• _Exercise brief_
Reproduce word for word the part of the kernel upgrade maintenance log below that opens with the words "[AT RISK 2008/002]" and closes with "reboots are occurring.".

• _Given passage_
──────────

Monday, 11 February 2008

[AT RISK 2008/002] February 11th 2008 - emergency kernel upgrade

Maintenance log for February 8th 2008
Attending: dwm
Status: Completed at 1405hrs GMT
Summary:

Tastycake.net server kalimdor.tastycake.net being rebooted (at least once) at approximately 1200noon GMT for an emergency kernel upgrade.
New kernel needed to patch local root escalation vulnerabilities (CVE-2008-0009, CVE-2008-0010).
No Tastycake.net services will be available whilst reboots are occurring.
Works to be carried out:
- Build new linux kernel (2.6.24.2) to replace existing build (2.6.24). (Complete)
- Install new kernel and set as default. (Complete)
- Reboot machine to start using new kernel. (Complete)

Transcript:

[1405] All tests clear, at-risk period concluded.

──────────

• _Extracted entries_

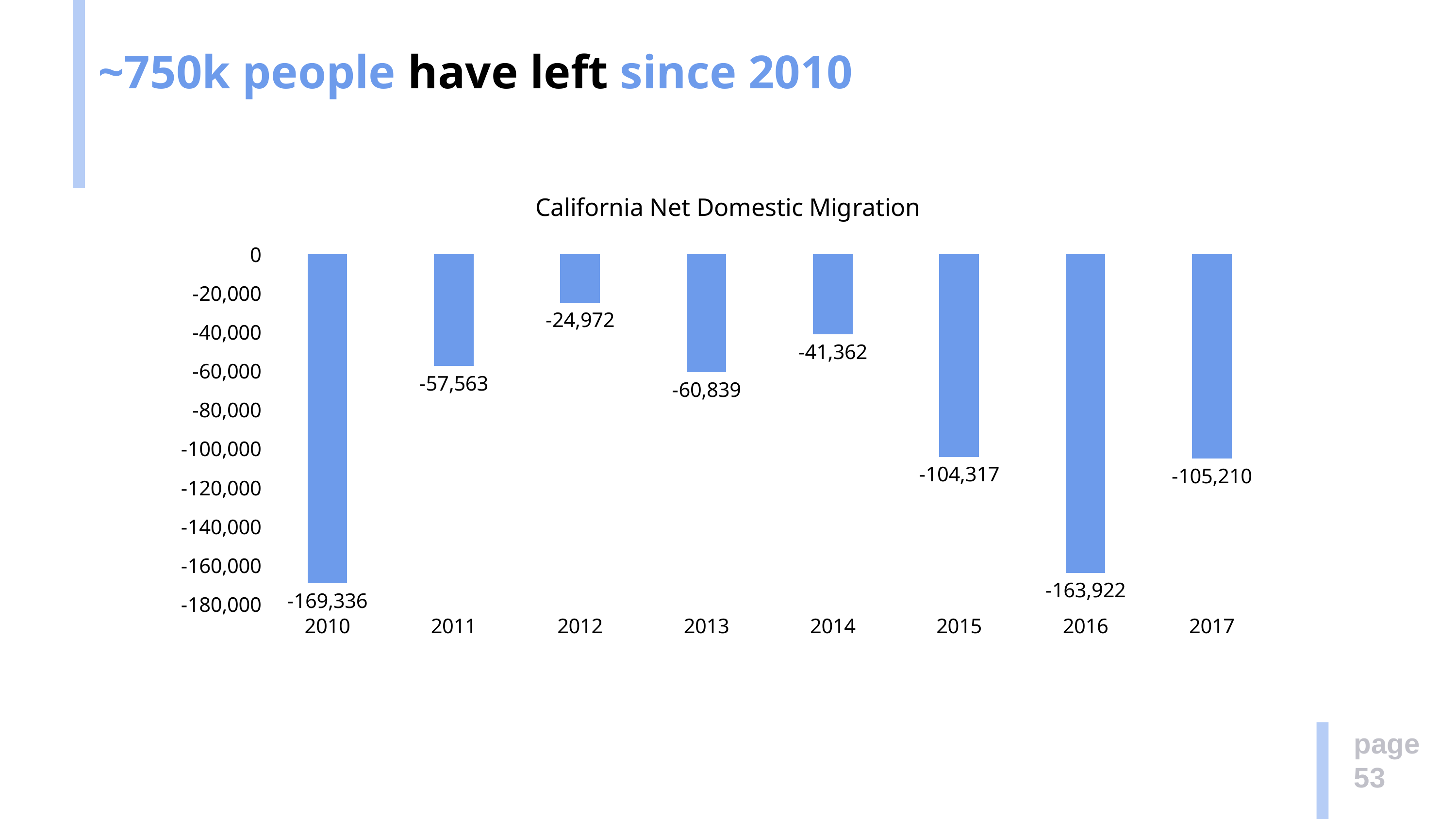
What is the value for 2010 in the California Net Domestic Migration chart? -169,336 In the California Net Domestic Migration chart, which year has the larger net outflow, 2011 or 2014? 2011 Which year has the highest (closest to zero) value in the California Net Domestic Migration chart? 2012 By how much does the value for 2013 differ from the value for 2011 in the California Net Domestic Migration chart? 3,276 What is the title of the chart on the slide? California Net Domestic Migration By how much does the value for 2010 differ from the value for 2016 in the California Net Domestic Migration chart? 5,414 What is the value for 2014 in the California Net Domestic Migration chart? -41,362 What is the value for 2012 in the California Net Domestic Migration chart? -24,972 What kind of chart is the California Net Domestic Migration chart? Bar chart How many years are shown in the California Net Domestic Migration chart? 8 Which year has the lowest (most negative) value in the California Net Domestic Migration chart? 2010 What is the value for 2016 in the California Net Domestic Migration chart? -163,922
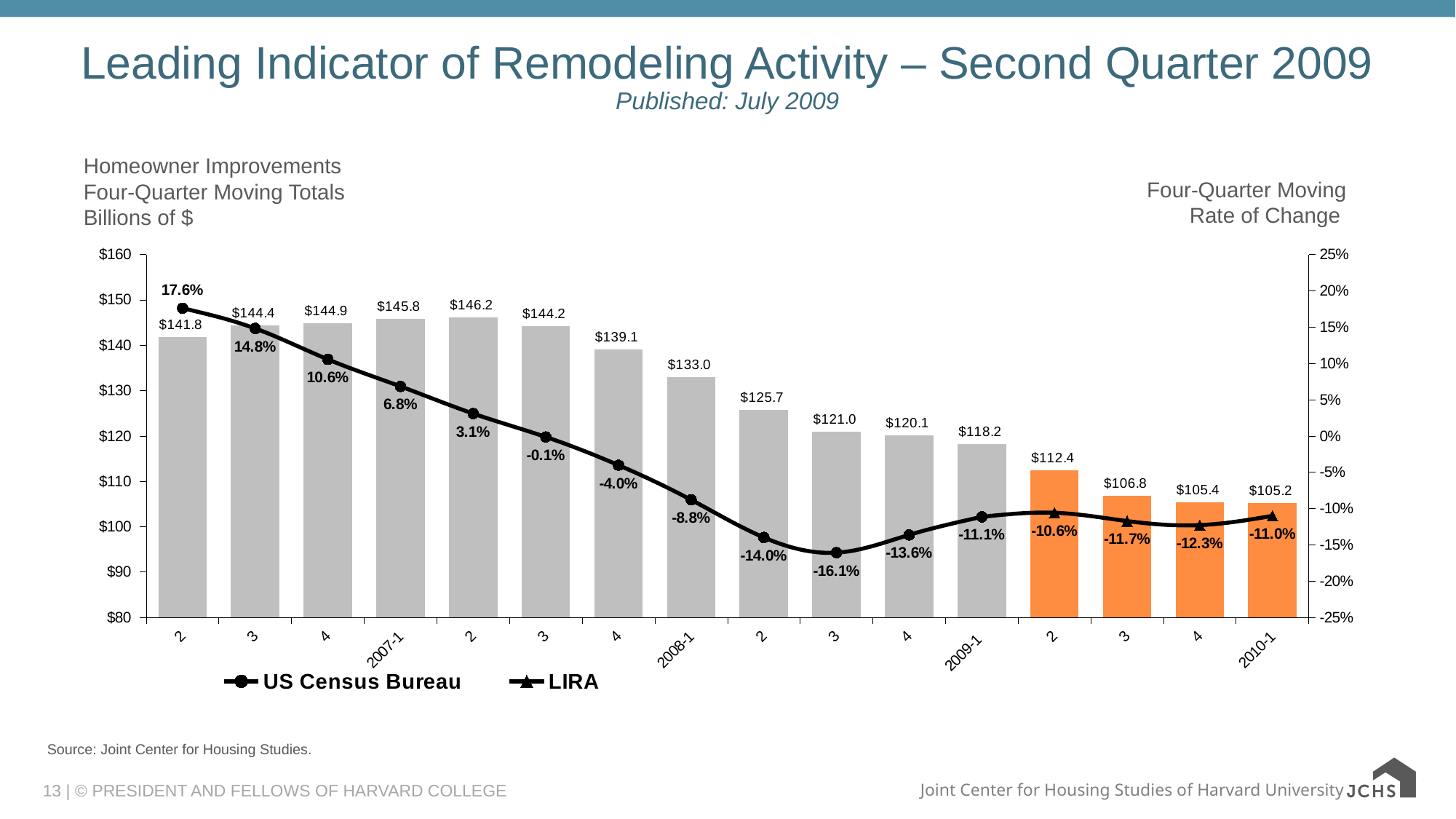
What is the four-quarter moving rate of change for 2009-1? -11.1% What is the four-quarter moving total (in billions of $) for 2008-1? $133.0 Which quarter has the lowest four-quarter moving rate of change on the line? 2008 quarter 3 (-16.1%) What are the two series named in the legend? US Census Bureau and LIRA What is the four-quarter moving total for 2010-1? $105.2 How many bars (quarters) are plotted in the chart? 16 How many series does the legend list? 2 Which is larger, the four-quarter moving total for 2009-1 or for 2010-1? 2009-1 Do the four-quarter moving totals generally rise or fall from 2007-1 to 2010-1? Fall What kind of chart is shown on the slide? Combined bar and line chart What is the difference between the four-quarter moving totals for 2007-1 and 2008-1? $12.8 Which quarter has the highest four-quarter moving total bar? 2007 quarter 2 ($146.2)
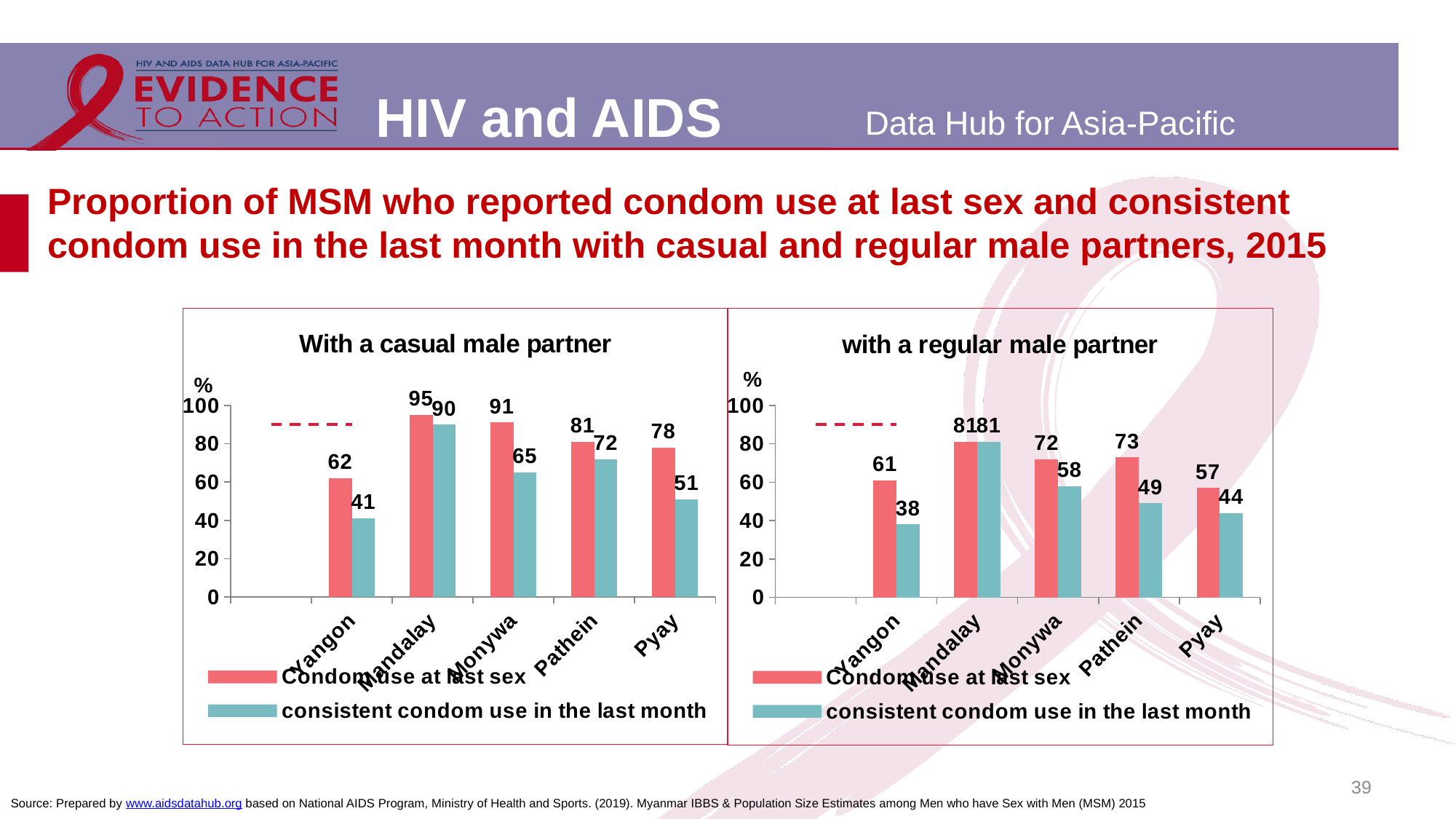
How many series does the legend of the 'With a casual male partner' chart list? 2 In the 'with a regular male partner' chart, what is the value for consistent condom use in the last month in Yangon? 38 In the 'With a casual male partner' chart, what is the value for condom use at last sex in Mandalay? 95 In the 'with a regular male partner' chart, what is the value for condom use at last sex in Pyay? 57 What type of chart is the 'with a regular male partner' chart? Bar chart In the 'with a regular male partner' chart, which city has the highest value for condom use at last sex? Mandalay How many cities are shown on the x axis of the 'with a regular male partner' chart? 5 In the 'with a regular male partner' chart, which is larger for Pathein: condom use at last sex or consistent condom use in the last month? Condom use at last sex In the 'With a casual male partner' chart, is the value for consistent condom use in the last month in Monywa greater or less than 60? greater In the 'With a casual male partner' chart, which city has the lowest value for consistent condom use in the last month? Yangon What is the title of the left chart on the slide? With a casual male partner In the 'With a casual male partner' chart, what is the difference between condom use at last sex and consistent condom use in the last month for Pyay? 27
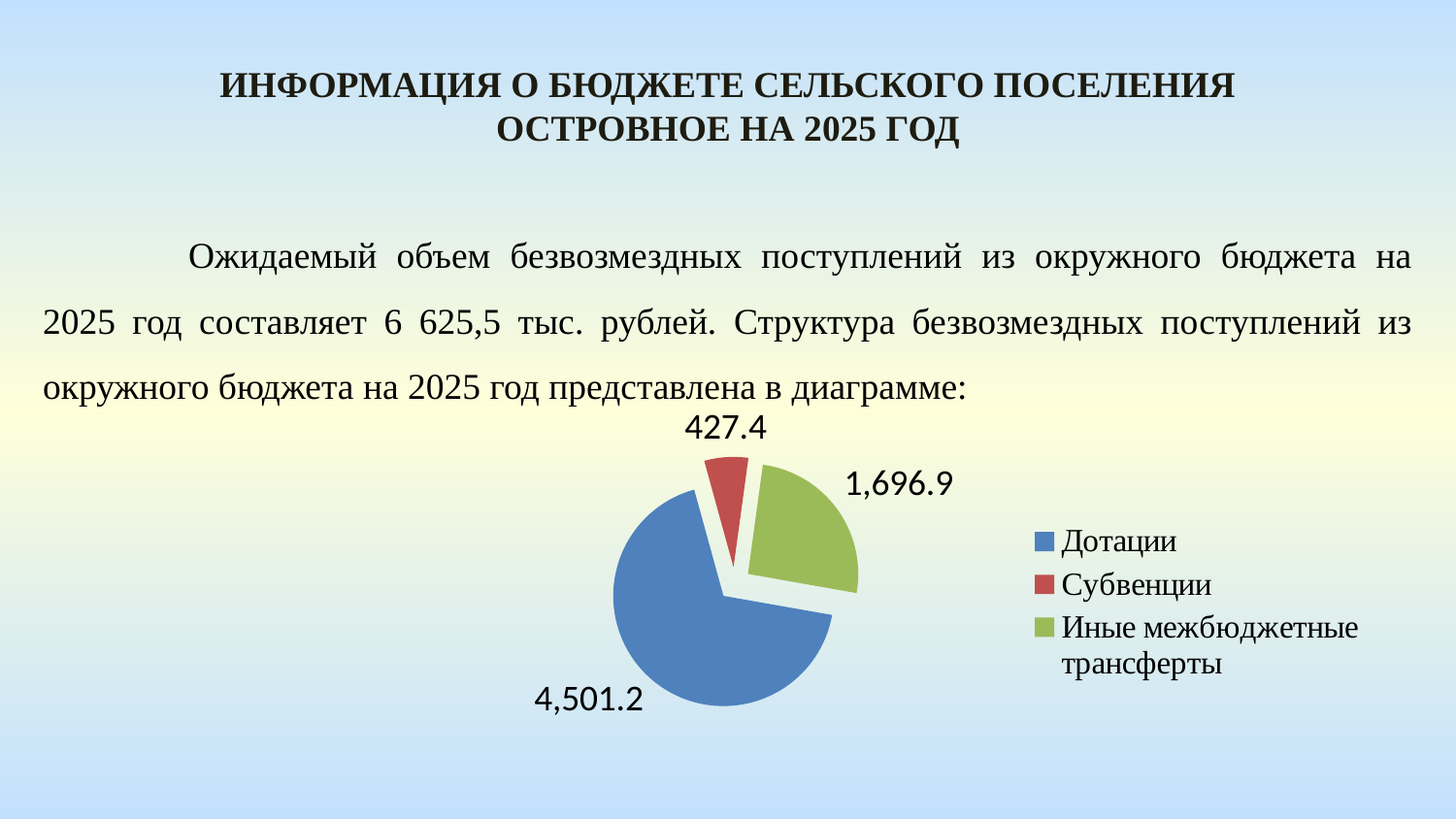
What colour is the slice for Субвенции? red What is the difference between the values for Иные межбюджетные трансферты and Субвенции? 1,269.5 What is the total of all slices in the pie chart? 6,625.5 What is the difference between the values for Дотации and Субвенции? 4,073.8 How many slices does the pie chart have? 3 What is the value for Иные межбюджетные трансферты in the pie chart? 1,696.9 What is the value for Субвенции in the pie chart? 427.4 Which is larger, the value for Иные межбюджетные трансферты or the value for Субвенции? Иные межбюджетные трансферты Which category has the largest slice in the pie chart? Дотации Which category has the smallest slice in the pie chart? Субвенции What is the value for Дотации in the pie chart? 4,501.2 What type of chart is shown on the slide? pie chart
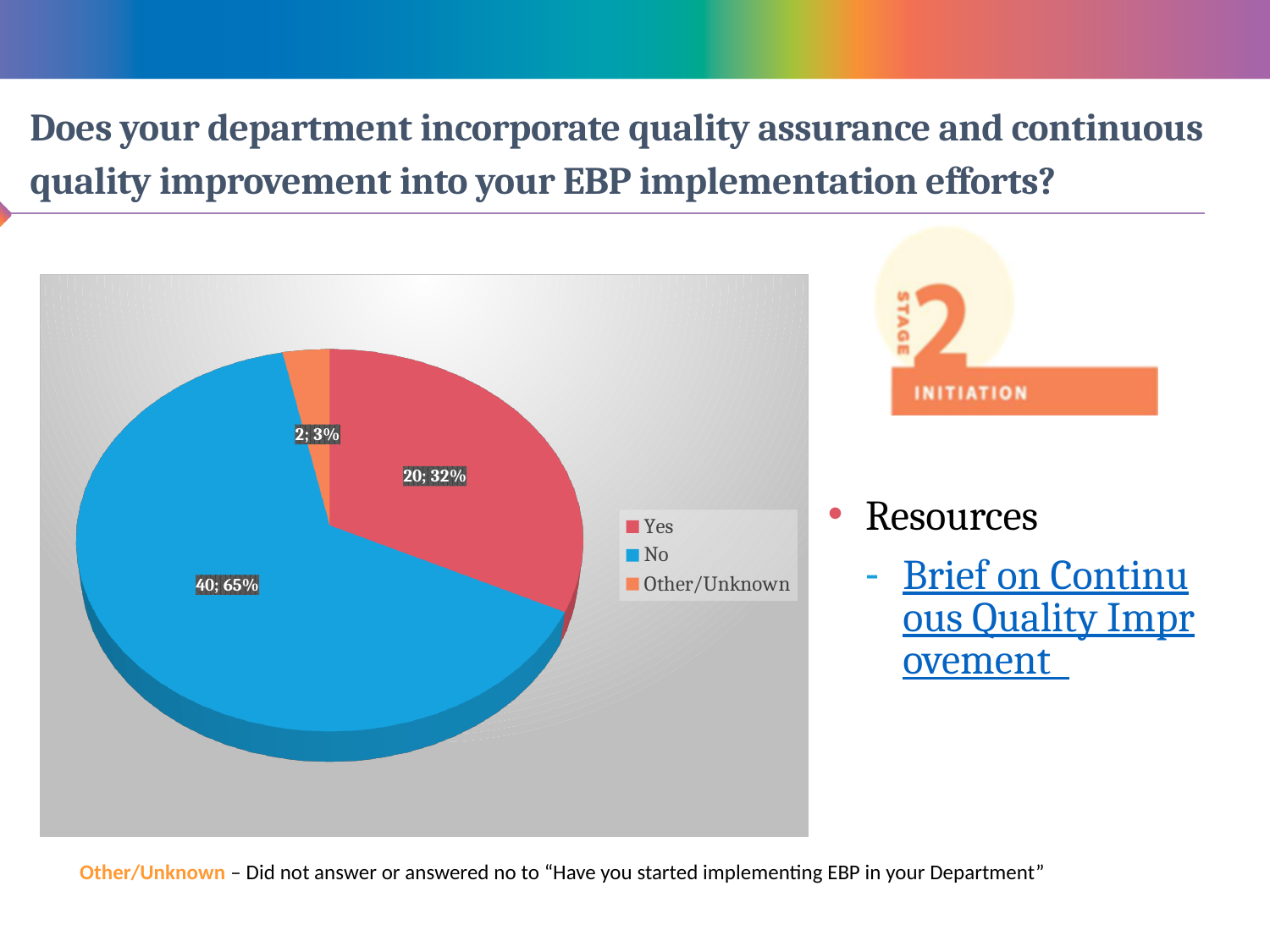
What colour is the 'No' slice in the pie chart? Blue What percentage of the pie does 'Yes' represent? 32% What is the count for the 'No' slice? 40 What is the count for the 'Other/Unknown' slice? 2 What percentage of the pie does 'No' represent? 65% What kind of chart is shown on the slide? Pie chart Which is larger, the 'Yes' slice or the 'Other/Unknown' slice? Yes What is the difference in count between 'No' and 'Yes'? 20 Which category has the largest slice? No Which category has the smallest slice? Other/Unknown What is the total count across all three slices? 62 How many slices does the pie chart have? 3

──────────

• _Written response_
[AT RISK 2008/002] February 11th 2008 - emergency kernel upgrade

Maintenance log for February 8th 2008
Attending: dwm
Status: Completed at 1405hrs GMT
Summary:

Tastycake.net server kalimdor.tastycake.net being rebooted (at least once) at approximately 1200noon GMT for an emergency kernel upgrade.
New kernel needed to patch local root escalation vulnerabilities (CVE-2008-0009, CVE-2008-0010).
No Tastycake.net services will be available whilst reboots are occurring.